Bu arada aynı dava da, dolandırıcılık ve uyuşturucu kaçakçılığı ile tanınan bir Brüksel’li işadamı olan Michel Nihoul’da tutuklanır. Nihoul yıllarca hapis yatar ama sonuna kadar kaçırılma olaylarıyla hiçbir bağlantısının olmadığını savunur.
Evin bahcesine gömülü Julie ve Melissa’nın cesetleri bulunur
17 Ağustos 1996 tarihinde, Sars-la-Buissière kasabasındaki Dutroux’nun evinin bahçesinde gömülü olarak Julie ve Melissa’nın küçük cesetleri bulunur ve ayrıca Dutroux’nun araba dolandırıcılığında suç ortağı olarak bilinen Bernard Weinstein’in gömülü cesedi de keşfedilir. Weinstein artık Dutroux’nun ișine yaramadığı için Dutroux tarafından aylar öncesinden öldürülüp evinin bahçesine gömüldüğü de ortaya çıkar.

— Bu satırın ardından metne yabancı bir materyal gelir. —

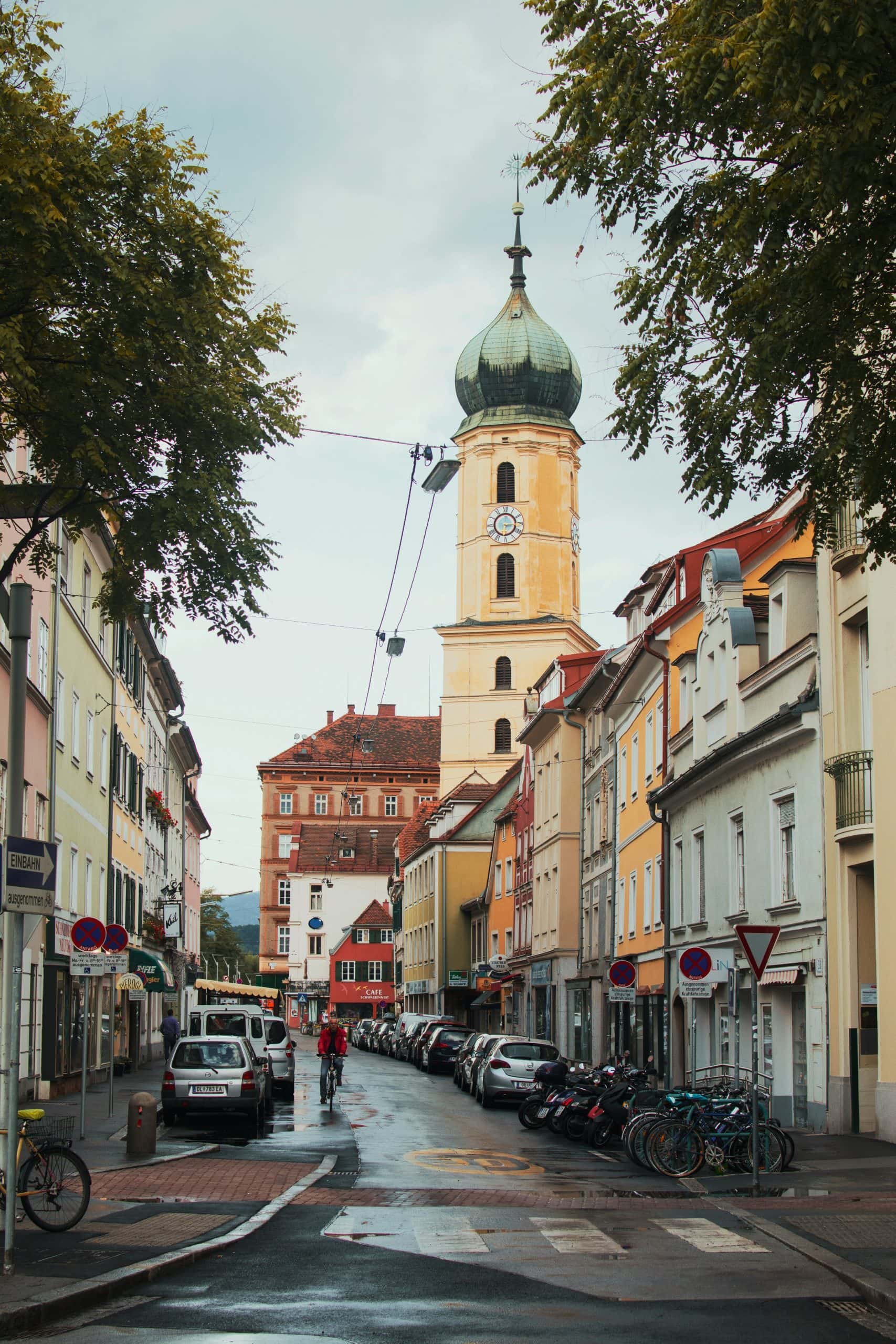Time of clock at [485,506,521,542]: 6:15
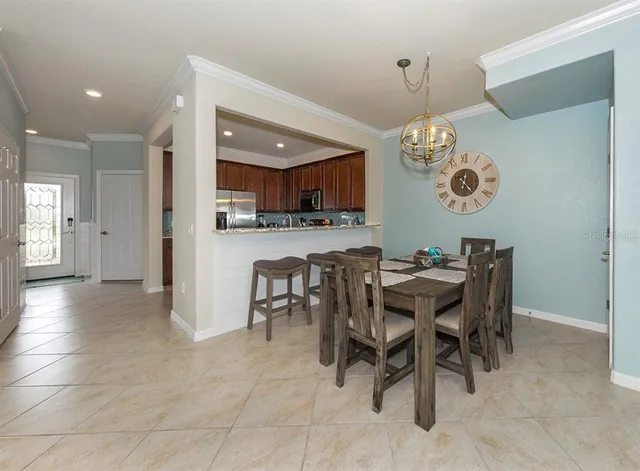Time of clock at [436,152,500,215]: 12:23
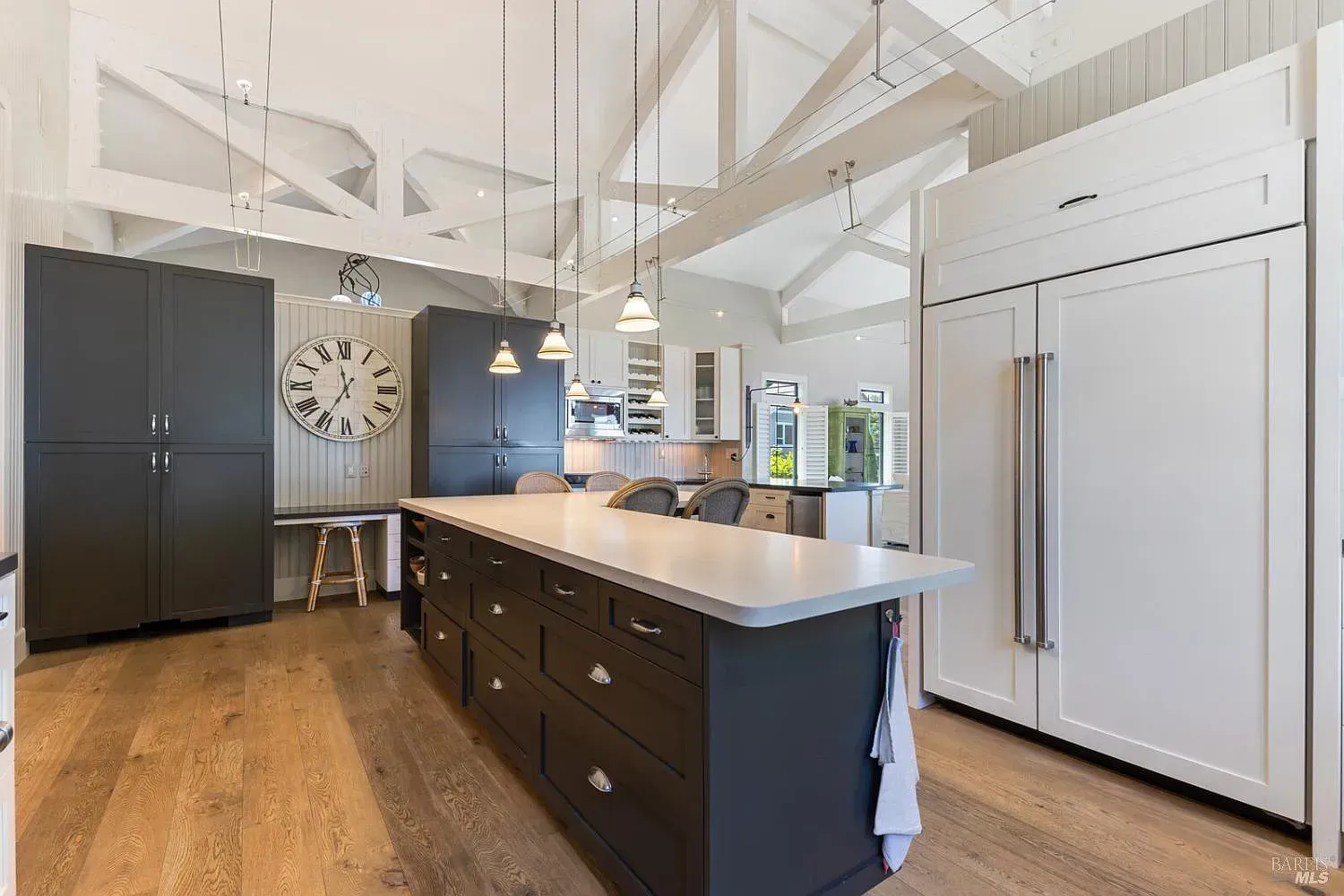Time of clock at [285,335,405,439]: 11:35
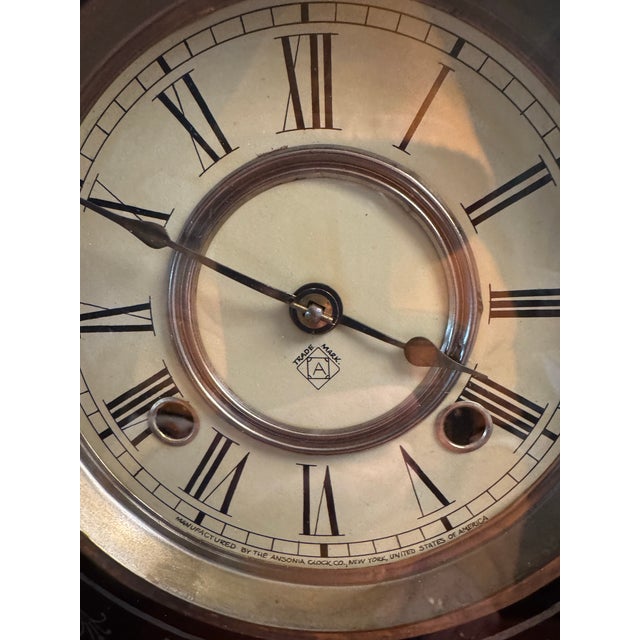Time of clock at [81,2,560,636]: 3:49
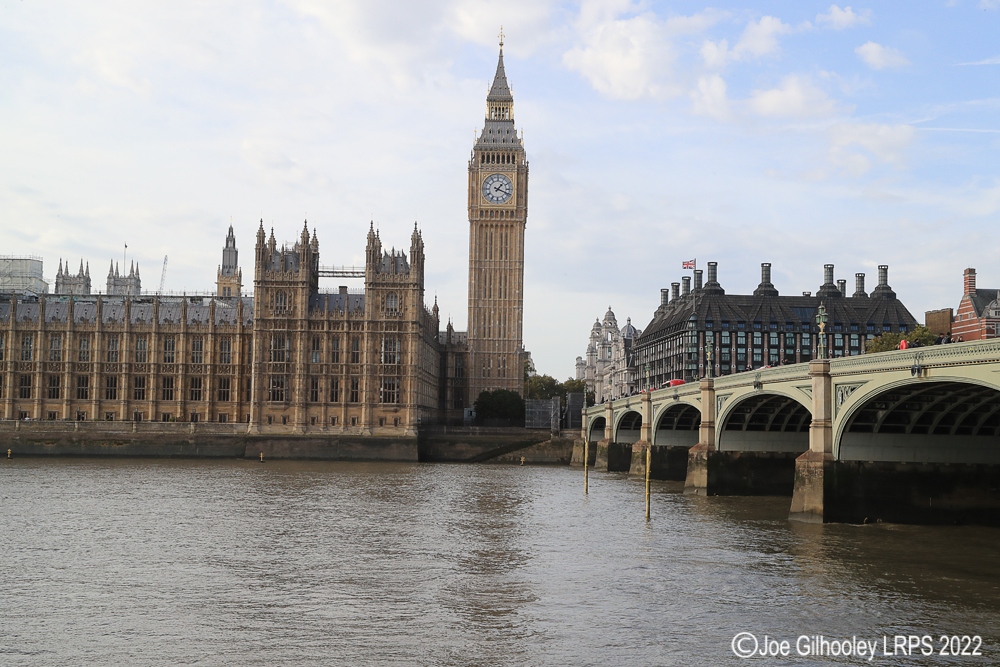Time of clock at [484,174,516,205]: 1:18
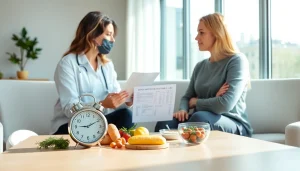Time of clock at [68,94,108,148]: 9:10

An ve Eefje’nin cesetleri de bulundu
3 Eylül 1996 tarihinde An ve Eefje’nin cesetleri de Jumet kasabasında bulunan öldürülen Weinstein’in evinde gömülü olarak bulunur.
Şok dalgası
Ardı ardına ortaya çıkan gerçekler Belçika üzerinde şok dalgası yaratır. Hemen ardından makam sahibi önemli adamlarında içinde yer aldığı ağların varlığı ile ilgili sayısız söylentiler ortalarda dolanmaya başlar. Hatta, Neufchateau savcısı Michel Bourlet, Ağustos’un sonunda, ‘bu davanın dibine kadar ineceğim’ sözlerine, ‘tabii ki eğer buna müsaade ederlerse’ sözlerini eklemesiyle bu söylentiler dahada güçlenir. Belçika nüfusunun büyük bir kısmı, sübyancıların bazı güçlü kişiler tarafından koruma altına alındığına inanmaya başlar.
Kurbanların aileleri de çocuklarının kayboldukları esnada yapılan araştırmanın işlevi bozukluğunu, Belçika siyasetini ve yargı sistemini her yerde kınarlar. Ülke genelinde birçok vatandaş hareketleri ve seminerler düzenlenir. Davayla ilgilenen başarılı savcı Connerotte sağ kurtarılan iki mağdurun ve öldürülen diğer kurbanların ailelerine fazla samimi davrandığından dolayı davadan alınır ve yerine başka bir savcı atanır, bu Belçika halkının daha da büyük tepkilerine neden olur.
Beyaz yürüyüş
Belçika halkı 20 Ekim 1996’da hükümete olan kızgınlığını, 300.000 'den fazla Belçikalı’nın katıldığı umudun simgesi olan 'beyaz yürüyüş’ ile yansıtır. 300.000'den fazla Belçikalı bir araya gelerek, savaş sonrası Belçika'nın en büyük protesto eylemi olarak tarihe geçen hükümetten ‘değişiklik’ talep etmek için Brüksel sokaklarında sessizce yürürler.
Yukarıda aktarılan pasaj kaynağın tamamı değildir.